Though it would consume fewer miles — MapQuest put it at 15 — to get off in Waterbury and take wiggly Route 100 south, I decided to stick with the interstate all the way to Weathersfield and cut back west on 131. This would be the faster and less mentally taxing itinerary: Just set the cruise control to 70 and remember to steer. Ray and Sheila had seconded this route choice, albeit with Sheila's disclaimer, "Not that we get up to Burlington all that often, mind you."
"So, Ray, did you grow up in the Ludlow area?" I asked.
"Yup, I sure did."
"What have ya done for work?"
"Yeah, well, that's not a short story," he said. "I had a short stint in the army about 35 years ago. Mostly I've worked for the ski area — grooming the trails, making snow. And, in the summer, I run a landscaping business."
"So, what do you hunt?" I asked, deftly forgoing the redundant preliminary question, "Do you hunt?"
"I like mostly going out for bear. Yup, I've taken a bunch of them through the years. Folks make a mistake when they're used to deer hunting and aim just behind the shoulder. With bears, you got to shoot 'em in the chest, into the heart and lungs. And they make the darnedest sound with their last breath, kinda like a baby crying."
As a guy who gets a little choked up killing an insect, I contemplated that for a moment. Shoot a bear? I'd just as soon shoot an actual baby. Still, I have full respect and affection for Vermont's rural culture, hunting and all.
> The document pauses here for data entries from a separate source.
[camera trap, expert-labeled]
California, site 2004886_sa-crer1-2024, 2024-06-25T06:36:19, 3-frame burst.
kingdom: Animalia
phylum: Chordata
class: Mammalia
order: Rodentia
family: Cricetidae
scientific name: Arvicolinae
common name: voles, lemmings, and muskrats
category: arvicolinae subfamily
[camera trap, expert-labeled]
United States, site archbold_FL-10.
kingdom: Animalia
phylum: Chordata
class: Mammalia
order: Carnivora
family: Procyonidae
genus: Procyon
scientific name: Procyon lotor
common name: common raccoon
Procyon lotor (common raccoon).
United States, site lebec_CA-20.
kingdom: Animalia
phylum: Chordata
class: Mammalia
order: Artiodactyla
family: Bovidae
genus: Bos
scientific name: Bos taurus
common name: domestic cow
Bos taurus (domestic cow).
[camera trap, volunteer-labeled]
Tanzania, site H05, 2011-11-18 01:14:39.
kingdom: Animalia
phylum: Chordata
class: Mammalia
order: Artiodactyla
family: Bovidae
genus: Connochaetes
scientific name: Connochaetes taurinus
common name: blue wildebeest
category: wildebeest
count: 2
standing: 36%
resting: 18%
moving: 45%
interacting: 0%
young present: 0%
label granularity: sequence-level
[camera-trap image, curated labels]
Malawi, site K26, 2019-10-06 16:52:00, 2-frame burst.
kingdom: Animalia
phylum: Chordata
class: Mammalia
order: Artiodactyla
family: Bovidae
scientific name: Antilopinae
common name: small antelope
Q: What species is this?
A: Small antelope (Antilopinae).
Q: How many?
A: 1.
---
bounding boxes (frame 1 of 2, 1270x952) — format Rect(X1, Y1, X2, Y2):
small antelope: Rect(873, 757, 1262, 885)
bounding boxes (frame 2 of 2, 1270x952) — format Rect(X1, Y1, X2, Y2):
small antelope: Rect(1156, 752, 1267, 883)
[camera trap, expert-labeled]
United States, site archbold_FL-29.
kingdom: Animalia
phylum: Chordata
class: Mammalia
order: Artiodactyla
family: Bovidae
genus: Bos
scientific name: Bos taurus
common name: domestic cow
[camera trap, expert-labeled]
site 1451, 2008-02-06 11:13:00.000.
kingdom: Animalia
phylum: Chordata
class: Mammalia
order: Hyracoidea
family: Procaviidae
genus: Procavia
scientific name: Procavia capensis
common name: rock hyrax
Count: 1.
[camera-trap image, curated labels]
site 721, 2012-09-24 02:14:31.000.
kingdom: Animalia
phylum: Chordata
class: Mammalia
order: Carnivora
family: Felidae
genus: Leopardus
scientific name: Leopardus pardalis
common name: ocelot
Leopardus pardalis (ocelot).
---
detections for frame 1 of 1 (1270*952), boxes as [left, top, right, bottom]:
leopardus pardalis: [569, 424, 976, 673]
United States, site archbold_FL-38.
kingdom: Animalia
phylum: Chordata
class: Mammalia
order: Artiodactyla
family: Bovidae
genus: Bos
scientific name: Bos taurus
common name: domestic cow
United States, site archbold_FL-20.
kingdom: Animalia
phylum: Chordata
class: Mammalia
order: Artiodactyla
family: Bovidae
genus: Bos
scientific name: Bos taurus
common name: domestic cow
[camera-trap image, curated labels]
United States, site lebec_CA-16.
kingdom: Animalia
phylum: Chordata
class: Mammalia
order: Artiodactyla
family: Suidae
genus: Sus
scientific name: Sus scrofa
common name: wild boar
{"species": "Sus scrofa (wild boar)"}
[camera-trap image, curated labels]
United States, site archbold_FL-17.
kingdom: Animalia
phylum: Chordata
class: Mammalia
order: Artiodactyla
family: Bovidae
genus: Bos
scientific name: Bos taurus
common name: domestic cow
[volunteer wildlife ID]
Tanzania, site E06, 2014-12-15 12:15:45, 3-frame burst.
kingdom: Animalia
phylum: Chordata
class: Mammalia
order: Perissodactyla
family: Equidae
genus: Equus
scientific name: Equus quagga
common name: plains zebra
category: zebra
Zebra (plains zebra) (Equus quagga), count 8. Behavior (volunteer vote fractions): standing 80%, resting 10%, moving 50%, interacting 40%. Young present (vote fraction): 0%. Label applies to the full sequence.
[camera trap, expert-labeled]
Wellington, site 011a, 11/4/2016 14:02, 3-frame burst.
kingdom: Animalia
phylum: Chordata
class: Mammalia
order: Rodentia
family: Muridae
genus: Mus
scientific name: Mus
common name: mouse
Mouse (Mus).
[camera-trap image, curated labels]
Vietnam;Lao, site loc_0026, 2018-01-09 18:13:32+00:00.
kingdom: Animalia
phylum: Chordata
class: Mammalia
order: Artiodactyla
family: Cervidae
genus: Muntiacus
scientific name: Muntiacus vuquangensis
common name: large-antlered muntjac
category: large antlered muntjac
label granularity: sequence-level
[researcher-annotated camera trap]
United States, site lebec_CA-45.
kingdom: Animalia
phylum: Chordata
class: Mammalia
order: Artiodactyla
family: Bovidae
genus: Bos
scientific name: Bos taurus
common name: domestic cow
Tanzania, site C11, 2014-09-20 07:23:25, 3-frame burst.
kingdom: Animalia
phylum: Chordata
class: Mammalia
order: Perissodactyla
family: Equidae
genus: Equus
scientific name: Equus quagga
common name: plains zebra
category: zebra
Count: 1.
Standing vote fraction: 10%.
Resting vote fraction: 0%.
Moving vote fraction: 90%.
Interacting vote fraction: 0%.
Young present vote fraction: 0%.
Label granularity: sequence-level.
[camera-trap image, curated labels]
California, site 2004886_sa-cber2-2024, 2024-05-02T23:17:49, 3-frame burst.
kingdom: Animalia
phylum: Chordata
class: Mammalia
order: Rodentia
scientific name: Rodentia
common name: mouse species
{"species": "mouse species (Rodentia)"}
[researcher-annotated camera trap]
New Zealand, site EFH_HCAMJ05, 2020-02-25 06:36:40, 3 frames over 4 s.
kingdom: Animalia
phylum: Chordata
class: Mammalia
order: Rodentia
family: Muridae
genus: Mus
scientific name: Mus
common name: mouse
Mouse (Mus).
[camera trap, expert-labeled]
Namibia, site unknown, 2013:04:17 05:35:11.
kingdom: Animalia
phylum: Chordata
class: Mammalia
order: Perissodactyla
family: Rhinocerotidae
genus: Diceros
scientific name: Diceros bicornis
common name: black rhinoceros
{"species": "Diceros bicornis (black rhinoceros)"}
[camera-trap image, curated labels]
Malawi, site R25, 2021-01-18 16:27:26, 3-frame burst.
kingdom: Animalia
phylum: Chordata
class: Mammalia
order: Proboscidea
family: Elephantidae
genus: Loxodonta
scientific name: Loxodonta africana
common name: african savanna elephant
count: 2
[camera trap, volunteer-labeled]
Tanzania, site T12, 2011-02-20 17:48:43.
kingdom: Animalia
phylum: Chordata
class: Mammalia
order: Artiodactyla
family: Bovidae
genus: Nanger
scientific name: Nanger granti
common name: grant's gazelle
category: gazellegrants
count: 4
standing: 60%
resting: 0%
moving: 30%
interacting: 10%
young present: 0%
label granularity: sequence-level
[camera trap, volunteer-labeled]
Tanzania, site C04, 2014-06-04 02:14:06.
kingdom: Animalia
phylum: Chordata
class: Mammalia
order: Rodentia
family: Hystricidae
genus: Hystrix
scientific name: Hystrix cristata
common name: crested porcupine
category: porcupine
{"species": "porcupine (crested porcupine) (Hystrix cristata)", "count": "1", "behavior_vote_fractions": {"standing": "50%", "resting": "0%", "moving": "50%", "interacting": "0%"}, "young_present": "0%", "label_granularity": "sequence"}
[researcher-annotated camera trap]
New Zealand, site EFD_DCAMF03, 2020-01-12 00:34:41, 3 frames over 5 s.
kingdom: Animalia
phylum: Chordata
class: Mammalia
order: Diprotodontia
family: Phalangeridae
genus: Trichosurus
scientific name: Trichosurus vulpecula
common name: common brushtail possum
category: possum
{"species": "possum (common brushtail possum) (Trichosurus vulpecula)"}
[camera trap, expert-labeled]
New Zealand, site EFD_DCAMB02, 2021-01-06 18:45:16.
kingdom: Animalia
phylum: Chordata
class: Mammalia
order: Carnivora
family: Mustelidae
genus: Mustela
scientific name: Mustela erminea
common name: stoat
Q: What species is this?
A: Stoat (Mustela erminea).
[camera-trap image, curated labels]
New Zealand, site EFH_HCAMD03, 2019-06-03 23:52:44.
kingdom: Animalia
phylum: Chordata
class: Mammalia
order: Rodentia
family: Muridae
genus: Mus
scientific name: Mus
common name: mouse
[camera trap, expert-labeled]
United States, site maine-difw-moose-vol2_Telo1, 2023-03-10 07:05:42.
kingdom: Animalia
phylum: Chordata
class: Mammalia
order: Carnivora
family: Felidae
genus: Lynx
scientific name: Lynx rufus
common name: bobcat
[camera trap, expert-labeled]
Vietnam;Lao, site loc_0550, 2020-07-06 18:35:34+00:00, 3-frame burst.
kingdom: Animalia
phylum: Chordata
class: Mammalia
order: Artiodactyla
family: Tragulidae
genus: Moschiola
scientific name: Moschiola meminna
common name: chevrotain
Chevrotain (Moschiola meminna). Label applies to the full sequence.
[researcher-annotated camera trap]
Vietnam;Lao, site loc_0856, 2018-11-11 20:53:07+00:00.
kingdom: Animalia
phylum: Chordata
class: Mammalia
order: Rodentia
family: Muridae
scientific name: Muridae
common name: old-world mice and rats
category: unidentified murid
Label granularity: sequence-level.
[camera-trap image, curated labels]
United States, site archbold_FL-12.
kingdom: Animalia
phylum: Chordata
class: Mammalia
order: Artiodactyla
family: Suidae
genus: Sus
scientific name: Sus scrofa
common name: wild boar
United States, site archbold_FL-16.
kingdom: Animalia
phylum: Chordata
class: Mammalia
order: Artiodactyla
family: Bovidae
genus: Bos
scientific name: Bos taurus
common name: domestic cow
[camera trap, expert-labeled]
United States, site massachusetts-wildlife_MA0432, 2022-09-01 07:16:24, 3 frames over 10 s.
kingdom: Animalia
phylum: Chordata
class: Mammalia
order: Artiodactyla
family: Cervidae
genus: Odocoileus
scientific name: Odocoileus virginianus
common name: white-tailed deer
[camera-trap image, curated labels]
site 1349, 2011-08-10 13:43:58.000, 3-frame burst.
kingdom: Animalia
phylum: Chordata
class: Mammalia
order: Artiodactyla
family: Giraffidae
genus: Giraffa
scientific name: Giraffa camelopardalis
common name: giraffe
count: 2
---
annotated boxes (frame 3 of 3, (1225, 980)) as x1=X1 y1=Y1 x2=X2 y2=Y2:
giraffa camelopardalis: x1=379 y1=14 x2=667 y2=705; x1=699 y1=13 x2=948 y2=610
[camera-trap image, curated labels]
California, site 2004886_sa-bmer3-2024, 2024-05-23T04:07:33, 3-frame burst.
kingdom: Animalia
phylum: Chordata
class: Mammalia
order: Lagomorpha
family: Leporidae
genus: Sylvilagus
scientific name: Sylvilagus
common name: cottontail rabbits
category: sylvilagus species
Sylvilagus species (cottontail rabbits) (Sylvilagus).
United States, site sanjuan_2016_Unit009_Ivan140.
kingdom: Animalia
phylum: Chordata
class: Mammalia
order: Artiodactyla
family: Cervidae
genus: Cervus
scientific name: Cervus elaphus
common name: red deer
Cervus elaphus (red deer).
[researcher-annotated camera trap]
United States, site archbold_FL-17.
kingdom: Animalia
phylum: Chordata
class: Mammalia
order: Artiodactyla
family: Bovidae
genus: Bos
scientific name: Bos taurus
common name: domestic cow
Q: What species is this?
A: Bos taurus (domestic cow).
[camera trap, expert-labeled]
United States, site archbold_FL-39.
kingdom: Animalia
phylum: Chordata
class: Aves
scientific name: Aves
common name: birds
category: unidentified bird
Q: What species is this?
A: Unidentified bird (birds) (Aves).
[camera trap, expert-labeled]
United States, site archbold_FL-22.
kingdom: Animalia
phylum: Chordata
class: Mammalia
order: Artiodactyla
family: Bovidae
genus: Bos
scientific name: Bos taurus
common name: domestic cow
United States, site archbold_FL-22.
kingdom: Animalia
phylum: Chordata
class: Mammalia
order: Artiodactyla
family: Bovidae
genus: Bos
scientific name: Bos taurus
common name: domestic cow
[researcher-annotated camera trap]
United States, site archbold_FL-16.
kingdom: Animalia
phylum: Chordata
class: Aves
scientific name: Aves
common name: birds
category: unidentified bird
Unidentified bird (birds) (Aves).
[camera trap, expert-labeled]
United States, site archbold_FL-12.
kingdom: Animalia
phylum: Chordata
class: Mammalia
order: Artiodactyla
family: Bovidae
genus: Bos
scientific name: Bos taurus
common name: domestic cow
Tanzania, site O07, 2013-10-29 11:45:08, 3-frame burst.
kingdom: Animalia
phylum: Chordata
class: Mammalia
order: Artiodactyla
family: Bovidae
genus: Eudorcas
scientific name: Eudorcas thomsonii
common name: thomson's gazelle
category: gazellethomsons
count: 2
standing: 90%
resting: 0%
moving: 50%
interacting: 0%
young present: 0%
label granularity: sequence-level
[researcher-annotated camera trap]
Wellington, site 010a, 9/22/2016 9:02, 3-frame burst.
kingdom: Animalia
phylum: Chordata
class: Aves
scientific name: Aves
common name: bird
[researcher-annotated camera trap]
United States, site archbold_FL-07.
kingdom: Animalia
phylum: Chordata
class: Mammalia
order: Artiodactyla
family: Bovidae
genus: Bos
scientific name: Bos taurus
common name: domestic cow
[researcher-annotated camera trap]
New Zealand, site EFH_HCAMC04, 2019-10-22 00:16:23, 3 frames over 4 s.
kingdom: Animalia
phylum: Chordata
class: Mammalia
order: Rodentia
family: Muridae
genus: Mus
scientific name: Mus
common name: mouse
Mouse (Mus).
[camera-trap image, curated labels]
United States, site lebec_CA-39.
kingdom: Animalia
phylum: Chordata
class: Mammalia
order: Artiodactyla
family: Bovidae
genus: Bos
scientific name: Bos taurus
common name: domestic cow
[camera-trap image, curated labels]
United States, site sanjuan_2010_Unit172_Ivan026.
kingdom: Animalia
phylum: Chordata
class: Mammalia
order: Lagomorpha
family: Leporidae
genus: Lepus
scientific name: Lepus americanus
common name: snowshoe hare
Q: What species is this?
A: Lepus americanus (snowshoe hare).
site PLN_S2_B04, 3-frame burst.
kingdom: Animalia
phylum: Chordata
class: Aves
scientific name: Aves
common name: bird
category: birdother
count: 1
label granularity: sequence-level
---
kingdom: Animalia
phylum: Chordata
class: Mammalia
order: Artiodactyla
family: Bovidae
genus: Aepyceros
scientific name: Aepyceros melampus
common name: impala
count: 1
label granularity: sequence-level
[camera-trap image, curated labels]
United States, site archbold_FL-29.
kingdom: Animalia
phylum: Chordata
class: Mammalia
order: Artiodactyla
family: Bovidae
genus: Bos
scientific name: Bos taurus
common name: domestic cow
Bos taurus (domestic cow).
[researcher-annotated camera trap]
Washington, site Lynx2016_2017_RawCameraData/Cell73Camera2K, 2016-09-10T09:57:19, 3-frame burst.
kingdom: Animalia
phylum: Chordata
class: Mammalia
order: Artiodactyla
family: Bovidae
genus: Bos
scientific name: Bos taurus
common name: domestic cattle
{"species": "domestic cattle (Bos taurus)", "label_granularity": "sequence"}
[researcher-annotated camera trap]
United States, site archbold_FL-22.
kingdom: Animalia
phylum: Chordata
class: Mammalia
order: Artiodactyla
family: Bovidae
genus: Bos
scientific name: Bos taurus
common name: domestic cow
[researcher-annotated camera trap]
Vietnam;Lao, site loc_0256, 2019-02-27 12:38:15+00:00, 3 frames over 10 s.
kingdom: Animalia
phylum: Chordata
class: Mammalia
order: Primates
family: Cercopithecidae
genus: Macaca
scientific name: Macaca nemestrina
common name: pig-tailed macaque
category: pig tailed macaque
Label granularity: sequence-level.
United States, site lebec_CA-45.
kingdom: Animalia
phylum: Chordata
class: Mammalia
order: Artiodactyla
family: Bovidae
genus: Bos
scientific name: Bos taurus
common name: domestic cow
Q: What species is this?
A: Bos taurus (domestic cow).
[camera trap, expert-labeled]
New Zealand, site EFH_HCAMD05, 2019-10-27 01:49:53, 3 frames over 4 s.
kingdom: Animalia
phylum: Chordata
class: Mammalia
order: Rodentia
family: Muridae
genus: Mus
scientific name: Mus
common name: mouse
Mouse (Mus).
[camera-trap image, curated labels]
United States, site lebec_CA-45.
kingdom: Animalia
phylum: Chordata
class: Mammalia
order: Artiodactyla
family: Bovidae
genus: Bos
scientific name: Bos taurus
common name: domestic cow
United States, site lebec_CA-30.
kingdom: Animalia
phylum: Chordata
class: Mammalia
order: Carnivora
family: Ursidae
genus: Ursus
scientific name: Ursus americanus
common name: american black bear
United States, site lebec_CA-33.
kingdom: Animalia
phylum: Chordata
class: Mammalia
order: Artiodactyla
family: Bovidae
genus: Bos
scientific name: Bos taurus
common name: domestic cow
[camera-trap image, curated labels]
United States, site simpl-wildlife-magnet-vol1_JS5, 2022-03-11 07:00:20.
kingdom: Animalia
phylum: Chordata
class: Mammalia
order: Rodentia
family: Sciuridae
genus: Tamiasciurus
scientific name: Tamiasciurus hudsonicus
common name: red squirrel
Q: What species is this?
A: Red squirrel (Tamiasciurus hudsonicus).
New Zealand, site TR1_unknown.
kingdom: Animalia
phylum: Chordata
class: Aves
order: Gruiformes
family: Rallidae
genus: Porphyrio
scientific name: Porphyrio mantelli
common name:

By all accounts, it's a culture on the wane, which makes me appreciate it even more.
"Once took a 500-pounder," Ray continued, "maybe seven feet tall."
"Holy smokes!" I said. "That sounds more like a grizzly than any East Coast bear."
"Oh, he was something, all right. Had a great rug made."
"What did you do with the rest of 'im?" I asked.
Both Ray and Sheila suppressed a laugh. "We ate him," Ray explained to the clueless city boy. "Kept us in meat pert' near the whole winter."
"The key is beer," Sheila added. "Ya gotta use beer for stewing bear. It takes out the gamey flavor."
"Listen to what this woman says," Ray instructed. "Sheila is the best cook you'll ever find. Everything she cooks is delicious."
I watched them smile warmly at one another. Sheila had to be 20 years younger than Ray. I had the feeling that theirs was a second marriage for both. And great cooking goes a long way to sealing the deal. "The way to a man's heart is through his stomach" is a cliché and probably sexist, but it still holds some truth.
"What's your best dish, Sheila?" I asked.
"Oh, I'd say my chicken Parmesan. Ray loves it. I used to do veal Parm, but he won't have it."
"I just don't like them keeping the baby cows in those small crates, is all," he explained.
I chuckled at the selective compassion of this bear hunter. Then again, I thought, I'd wager he'd never shoot a cub.
We reached our highway exit and began the final stretch to Ludlow. A couple miles before reaching the town, the Okemo ski trails came into view, stark white ribbons against the big, dark mountain. It was heartening to see, as the ski industry pumps green money into the Green Mountains. Thank goodness some people enjoy sliding downhill.
Coming into Ludlow, I noticed a barbecue joint and asked if it was any good.
"Oh, yeah," Ray replied. "It's great. It's run by a flatty. He's from the South and makes regular supply trips down there to pick up the meat."
It took me a moment, and then I got his meaning. Though "woodchuck" is not my native tongue, I think I understand a fair amount. But I'd not heard this one before.
"So, 'flatty' is a flatlander?" I asked, to be sure.
"Ayup," Ray replied with a wry smile, dragging out the "ay" and the "up." Meeting my eyes in the rearview mirror with his unpatched eye, he graced me with a shot of that patented Green Mountain twinkle.
There are no two ways about it: Native Vermonters are cool. Ray knew it, and so did I. He could afford to be gracious with me, and, for my part, I appreciated the love.
All these stories are true, though names and locations may be altered to protect privacy.